La voz acusa a esas garrafas negras, de burbujas pesadas como las heces que el río deja, y la primera respuesta es el gesto incrédulo de siempre. Si allá en Madrid erraron tantas veces, ¿por qué no han de equivocarse otra más? Si las razones son tan claras y evidentes, ¿por qué no aparecieron antes? A fin de cuentas, por otras parecidas llegaría la muerte en los embutidos que nadie controla, en los quesos, fiambres y hasta en esas latas que en la misma capital se venden sin que el envase explique durante qué plazo, breve o largo, pueden sin riesgo consumirse. ¿Quién controla en Madrid lo que se come y bebe? ¿Qué hacer con ese negro aceite? ¿Tirarlo al río y envenenar las truchas? ¿Enterrarlo? ¿Quemarlo? ¿Delatar al que lo trajo sin saber si a la postre es el verdadero responsable?

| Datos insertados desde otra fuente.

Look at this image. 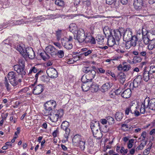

Ahora, según parece, es preciso cambiarlo por otro previa entrega del documento nacional de identidad. Sin embargo, los vecinos desconfían aún. Tiempos no tan lejanos les recuerdan los riesgos de identificarse demasiado, y además no todos pueden desplazarse hasta la capital.
Así, según las nuevas llegan con retraso, a veces encontradas, a veces confundidas, las dudas crecen y la bomba rural, que en su día depositó en la aldea un Hitchcock provinciano, continúa bajo el sofá de tablas donde habrán de sentarse el presidente, el secretario del Ayuntamiento, algún párroco de otro pueblo y algunas fuerzas vivas más en trance de no serlo si el recipiente se abre. Puede que la familia lo haga y calle. Sólo ella lo sabrá. Los demás conocerán su suerte algo más tarde, poniendo punto final a un drama con suspense incluido, digno de nuestro mejor medievo y a escala nacional.